I want to be able to ask users for a URL, open that page, change some of the  
contents and then display that page as if they had typed the URL into a  
browser. I have toyed with some of the php functions for opening URLs, but  
what I am not clear on is how much work my script will have to do (do I need  
to fully emulate a browser, for example).

The net effect I am after is very similar to the page translation feature  
that Google offers. Does anyone have any examples of this kind of technique.  
Any ideas how much work is involved? (My 'translation' is pretty trivial, so  
really it is mostly a question of how much work to display the remote page).

Thanks in advance!



Re: Open and process remote page

Following on from William Hudson's message. . .
Personally I'd approach this by writing a proxy server in Java and deal  
at the header level with http requests/responses rather than try to be  
an arms-length browser/server.

With your PHP approach: If you want to 'serve'  
then you need to fetch it, parse it recursively looking for urls inside  
frameset, css and javascript and perhaps hack them and at least fetch  
them.  A 'web page' is not necessarily a single entity.  Suppose  
index.htm is just a frameset.  You could 'translate' this as much as you  
like but the 'real' content would be missed.

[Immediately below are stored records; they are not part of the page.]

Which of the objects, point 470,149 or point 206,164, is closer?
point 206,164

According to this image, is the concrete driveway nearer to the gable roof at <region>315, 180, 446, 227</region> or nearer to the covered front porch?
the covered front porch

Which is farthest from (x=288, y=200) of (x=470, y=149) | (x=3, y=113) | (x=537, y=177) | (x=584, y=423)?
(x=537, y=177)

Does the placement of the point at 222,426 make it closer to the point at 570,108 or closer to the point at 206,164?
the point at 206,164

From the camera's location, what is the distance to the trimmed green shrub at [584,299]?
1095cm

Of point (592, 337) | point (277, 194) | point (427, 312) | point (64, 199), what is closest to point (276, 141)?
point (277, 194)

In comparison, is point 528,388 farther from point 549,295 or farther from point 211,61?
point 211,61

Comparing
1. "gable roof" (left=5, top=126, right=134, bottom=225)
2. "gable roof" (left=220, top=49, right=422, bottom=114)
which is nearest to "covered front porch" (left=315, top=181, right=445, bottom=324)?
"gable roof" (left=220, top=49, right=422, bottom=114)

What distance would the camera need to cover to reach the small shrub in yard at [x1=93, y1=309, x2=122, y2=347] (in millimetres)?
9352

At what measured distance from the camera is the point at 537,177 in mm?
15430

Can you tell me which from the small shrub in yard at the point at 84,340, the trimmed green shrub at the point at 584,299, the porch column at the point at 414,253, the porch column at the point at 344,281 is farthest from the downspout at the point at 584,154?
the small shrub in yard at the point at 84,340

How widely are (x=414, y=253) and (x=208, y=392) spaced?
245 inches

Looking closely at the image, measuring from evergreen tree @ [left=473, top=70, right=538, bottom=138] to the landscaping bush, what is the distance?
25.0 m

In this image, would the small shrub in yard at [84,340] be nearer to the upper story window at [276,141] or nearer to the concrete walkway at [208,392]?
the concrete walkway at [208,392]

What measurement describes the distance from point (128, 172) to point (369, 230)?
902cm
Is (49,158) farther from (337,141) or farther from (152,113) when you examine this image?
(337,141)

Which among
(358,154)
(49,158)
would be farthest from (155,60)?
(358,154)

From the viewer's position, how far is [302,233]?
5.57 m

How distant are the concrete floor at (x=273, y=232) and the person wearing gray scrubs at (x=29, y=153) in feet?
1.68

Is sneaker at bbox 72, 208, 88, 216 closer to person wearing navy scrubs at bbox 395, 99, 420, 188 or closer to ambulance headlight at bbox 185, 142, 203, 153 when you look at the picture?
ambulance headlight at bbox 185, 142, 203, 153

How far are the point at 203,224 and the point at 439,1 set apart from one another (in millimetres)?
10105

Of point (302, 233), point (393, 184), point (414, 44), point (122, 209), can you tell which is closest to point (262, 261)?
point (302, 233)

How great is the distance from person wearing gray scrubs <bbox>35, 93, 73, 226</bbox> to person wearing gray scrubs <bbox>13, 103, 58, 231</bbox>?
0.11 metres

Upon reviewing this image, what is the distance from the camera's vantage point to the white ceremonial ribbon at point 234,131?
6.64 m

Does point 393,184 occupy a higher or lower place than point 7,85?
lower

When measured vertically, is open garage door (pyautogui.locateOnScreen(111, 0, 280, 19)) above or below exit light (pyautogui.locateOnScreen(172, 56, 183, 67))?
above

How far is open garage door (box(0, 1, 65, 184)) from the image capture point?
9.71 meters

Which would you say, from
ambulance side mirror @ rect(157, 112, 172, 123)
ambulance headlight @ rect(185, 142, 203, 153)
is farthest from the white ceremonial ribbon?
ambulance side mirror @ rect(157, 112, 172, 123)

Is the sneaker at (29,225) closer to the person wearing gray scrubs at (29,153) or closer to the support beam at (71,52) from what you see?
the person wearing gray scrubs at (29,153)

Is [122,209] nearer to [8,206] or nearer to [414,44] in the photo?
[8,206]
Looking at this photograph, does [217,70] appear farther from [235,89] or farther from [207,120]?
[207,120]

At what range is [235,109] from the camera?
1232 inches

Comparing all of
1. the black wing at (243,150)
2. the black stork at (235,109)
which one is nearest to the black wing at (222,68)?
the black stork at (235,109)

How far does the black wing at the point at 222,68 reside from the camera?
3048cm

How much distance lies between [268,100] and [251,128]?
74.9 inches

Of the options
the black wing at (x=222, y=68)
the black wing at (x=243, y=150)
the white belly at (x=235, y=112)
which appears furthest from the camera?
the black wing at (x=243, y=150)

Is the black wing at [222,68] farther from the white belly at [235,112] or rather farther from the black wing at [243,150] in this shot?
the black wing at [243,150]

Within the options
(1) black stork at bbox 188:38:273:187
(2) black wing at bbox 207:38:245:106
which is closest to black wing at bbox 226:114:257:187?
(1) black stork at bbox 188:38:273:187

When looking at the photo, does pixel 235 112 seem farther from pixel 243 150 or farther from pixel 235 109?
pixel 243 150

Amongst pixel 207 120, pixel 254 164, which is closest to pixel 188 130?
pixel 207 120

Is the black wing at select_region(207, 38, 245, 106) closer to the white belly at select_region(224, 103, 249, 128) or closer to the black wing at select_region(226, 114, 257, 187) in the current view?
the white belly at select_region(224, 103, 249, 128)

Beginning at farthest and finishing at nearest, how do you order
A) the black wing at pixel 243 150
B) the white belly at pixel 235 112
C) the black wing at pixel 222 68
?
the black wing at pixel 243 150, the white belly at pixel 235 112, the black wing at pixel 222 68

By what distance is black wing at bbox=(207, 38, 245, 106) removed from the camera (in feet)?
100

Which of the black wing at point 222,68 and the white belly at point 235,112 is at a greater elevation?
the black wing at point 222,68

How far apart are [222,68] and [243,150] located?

With the proxy server you look for http responses with mime types of  
interest and translate the data as appropriate then pass on.

Java Examples In A Nutshell (Pub. O'Reilly) shows how straightforward it  
is.  You'd need to bootstrap a proxy session from your normal PHP pages  
by telling it who's calling and what they want to see.

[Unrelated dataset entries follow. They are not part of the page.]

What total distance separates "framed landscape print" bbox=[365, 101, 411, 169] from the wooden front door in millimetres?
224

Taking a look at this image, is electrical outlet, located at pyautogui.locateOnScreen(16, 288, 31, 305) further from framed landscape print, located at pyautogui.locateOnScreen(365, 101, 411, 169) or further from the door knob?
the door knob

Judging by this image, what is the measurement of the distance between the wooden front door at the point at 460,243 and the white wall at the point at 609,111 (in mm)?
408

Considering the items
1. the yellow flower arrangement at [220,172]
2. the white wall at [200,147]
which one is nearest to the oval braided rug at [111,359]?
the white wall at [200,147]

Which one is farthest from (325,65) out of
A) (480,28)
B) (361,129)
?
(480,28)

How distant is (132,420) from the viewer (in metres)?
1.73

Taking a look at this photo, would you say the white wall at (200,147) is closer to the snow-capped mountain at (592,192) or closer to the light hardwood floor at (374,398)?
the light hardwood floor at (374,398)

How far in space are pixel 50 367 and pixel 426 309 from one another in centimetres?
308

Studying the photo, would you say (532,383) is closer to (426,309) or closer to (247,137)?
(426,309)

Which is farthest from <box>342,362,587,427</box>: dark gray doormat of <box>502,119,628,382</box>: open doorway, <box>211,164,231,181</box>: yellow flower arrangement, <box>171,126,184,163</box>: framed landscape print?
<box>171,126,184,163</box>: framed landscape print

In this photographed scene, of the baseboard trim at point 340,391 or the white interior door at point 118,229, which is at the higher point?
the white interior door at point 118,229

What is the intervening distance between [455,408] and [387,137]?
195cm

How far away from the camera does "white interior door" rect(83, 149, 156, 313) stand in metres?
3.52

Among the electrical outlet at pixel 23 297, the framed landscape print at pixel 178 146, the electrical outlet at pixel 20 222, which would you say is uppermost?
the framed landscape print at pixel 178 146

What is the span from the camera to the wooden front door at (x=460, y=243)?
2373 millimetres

Re: Open and process remote page

William Hudson wrote:

Hi William,  

Some thoughts:

- Opening a remote URL is very easy in PHP as you probably found out.
(Just fopen and offer an URL, PHP will in most cases wrap the whole complex  
request into a handle that can be treated as a (readonly) file.)

beware however of the paranoid webdesigner.
Many people have this twisted idea that they want to offer content to the  
world, but try to make it difficult for you to read the source.
Often Javascript is used to make things more difficult.
(Beats me why, but they come in masses.)

If you only want normal plain HTML-pages, I think you can just fopen,  
replace the stuff you want, and deliver that (in a frame eg., or whatever  
you like).

Also be aware of redirects by the server. (page moved)
I have seen a few situation where PHP doesn't handle that very well.
Or maybe it was the webserver sending something strange, I do not remember  
for sure, I only remember that PHP and redirects with fopen-wrapper around  
an URL had some issues.

Beside the above possible traps, I do not expect you will find a lot of  
trouble. I once wrote something similar, be it more simple than what you  
are doing, and it was all very straightforward.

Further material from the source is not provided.